Quels progrès médicaux ont été réalisés dans le traitement de la LLC et de la LMC ?
Pr François Guilhot : La prise en charge des hémopathies a vu arriver, depuis la fin des années 1990, les thérapies ciblées. Ainsi, dans la leucémie lymphoïde chronique (LLC), après le Chloraminophène, les anti-CD20 puis la fludarabine, le traitement intègre désormais un inhibiteur de la tyrosine kinase de Bruton (BTK), l’ibrutinib. D’où une forte amélioration du taux de survie. Et dans la leucémie myéloïde chronique (LMC), plusieurs inhibiteurs de tyrosine kinase sont à présent utilisés, avec une efficacité telle que la pathologie devient une maladie chronique comme les autres : de récents travaux estiment que le taux de survie à 17 ans s’élève à 82 % et que 15 % des patients peuvent être considérés comme guéris et arrêter leur traitement.
Au-delà de la survie, y a-t-il aussi une amélioration de la vie ?
Pr F. G. : Complètement. Les patients peuvent enfin mener la vie qu’ils ont envie de mener. Il n’y a plus de contre-indication au retour à l’activité professionnelle dès lors que le traitement est efficace et bien supporté. D’ailleurs, beaucoup ne s’arrêtent tout simplement pas de travailler. La procréation est aussi possible : de plus en plus de jeunes femmes atteintes de leucémie ayant arrêté leur traitement ont des enfants. Et au regard du très bon état de santé des cohortes de patients traités, lorsqu’un prêt bancaire est demandé, le droit à l’oubli a été réduit de 10 à 5 ans par décret en février 2022. Au total, les patients peuvent travailler, investir, avoir des enfants, etc.
L’efficacité des traitements et ce retour à la vie normale restent-ils soumis à la précocité de la prise en charge ?
Pr F. G. : Oui, moins la masse tumorale est élevée, plus le score pronostique est favorable, avec un moindre risque de transformation aiguë dans la LMC. Mettre en place un traitement rapidement reste donc nécessaire pour augmenter les chances de survie à long terme. Ainsi, un repérage précoce, auquel les généralistes peuvent contribuer, demeure indispensable. En pratique, certains signes doivent conduire à la prescription d’un hémogramme : toute asthénie inexpliquée, un ganglion sous l’aisselle ou dans le cou, un débord splénique, etc. L’hémogramme étant un examen très simple, nous pensons, bien qu’il n’existe pas de recommandation en ce sens, que les médecins traitants peuvent régulièrement proposer un hémogramme aux sujets à risque (histoire familiale, antécédents de déficit immunitaire, etc.) et après 60 ans – sans limite d’âge supérieure. Même après 80 ans, il n’y a pas de raison de ne pas diagnostiquer et traiter la LMC et la LLC.
Pour l’Académie de médecine, les généralistes ont aussi un rôle à jouer dans le suivi du traitement…
Pr F. G. : En effet, car on observe un déplacement du traitement vers la ville : nombre de patients sont désormais traités par des médicaments disponibles en comprimés, la plupart des malades ne sont maintenant plus du tout hospitalisés en hospitalisation complète, et quand le traitement est bien toléré, les consultations spécialisées à l’hôpital peuvent être espacées à seulement deux rendez-vous par an. Nous insistons aussi sur le rôle des infirmiers en pratique avancée, qui assurent, en lien avec le spécialiste et le généraliste, l’accompagnement du patient pour l’aider à bien supporter le traitement.

■ EXTRAIT DE DONNÉES:
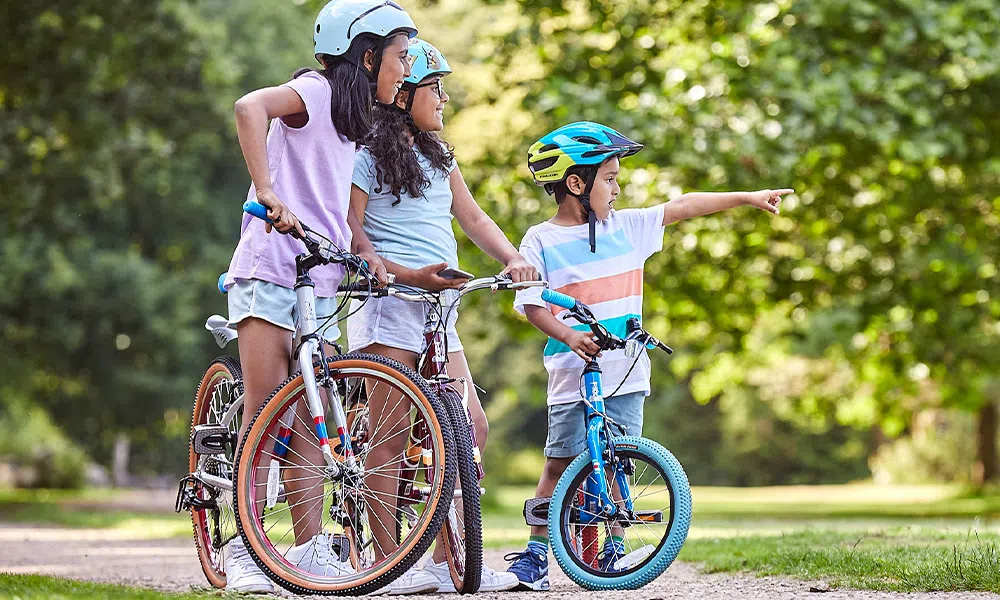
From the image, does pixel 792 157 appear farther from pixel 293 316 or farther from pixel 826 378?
pixel 826 378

■ CONSIGNE 1:
Pouvez-vous recopier le passage de l'entretien sur les leucémies chroniques qui commence par les mots contenant « Pr François Guilhot » et se termine par « arrêter leur traitement. », en substituant « bendamustine » à « fludarabine » ?
■ CONSIGNE 2:
Quels traitements successifs de la leucémie lymphoïde chronique l'entretien sur les leucémies chroniques mentionne-t-il ?

■ CORRIGÉ 1:
Pr François Guilhot : La prise en charge des hémopathies a vu arriver, depuis la fin des années 1990, les thérapies ciblées. Ainsi, dans la leucémie lymphoïde chronique (LLC), après le Chloraminophène, les anti-CD20 puis la bendamustine, le traitement intègre désormais un inhibiteur de la tyrosine kinase de Bruton (BTK), l’ibrutinib. D’où une forte amélioration du taux de survie. Et dans la leucémie myéloïde chronique (LMC), plusieurs inhibiteurs de tyrosine kinase sont à présent utilisés, avec une efficacité telle que la pathologie devient une maladie chronique comme les autres : de récents travaux estiment que le taux de survie à 17 ans s’élève à 82 % et que 15 % des patients peuvent être considérés comme guéris et arrêter leur traitement.

■ CORRIGÉ 2:
Le Chloraminophène, les anti-CD20, la fludarabine et l'ibrutinib, un inhibiteur de la tyrosine kinase de Bruton (BTK).